The PG-rated move is suitable for just about everyone. There is no profanity, no nudity, and little canoodling. (The main characters show their affection by disarming one another in a sword fight.) And despite the dubious nature of satyrs, Grover remains a family-friendly character with a tendency to spend too much time talking with Aphrodite’s daughters. However, the realistic and graphic computer renditions of the monsters, especially Medusa, are not suitable for younger children. It seems that the animators really enjoyed their role and used the realism that technology brings to overemphasize details such as the snakes that are Medusa’s hair, the monstrous heads of the Hydra, and the unimaginable details of Hades. Indeed, many of the scenes drag on too long and easily become unpleasant.
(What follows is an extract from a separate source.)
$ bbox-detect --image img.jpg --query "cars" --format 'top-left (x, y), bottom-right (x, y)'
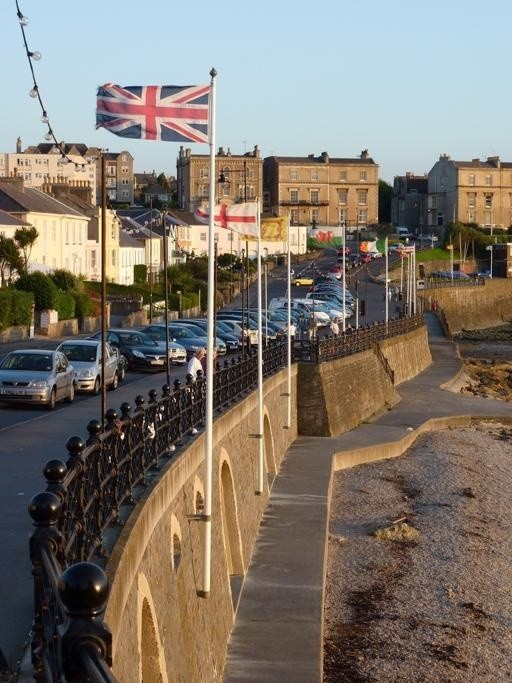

While more narration would have improved the story, and a little less emphasis on the computer animation would have been nice, The Lightning Thief is a refreshingly original storyline with a refreshingly clean presentation (unless you don’t want your kids knowing what the inside of a casino looks like). Don’t be embarrassed to see it, even if you don’t have kids in tow.
* Catholic News Agency columns are opinion and do not necessarily express the perspective of the agency.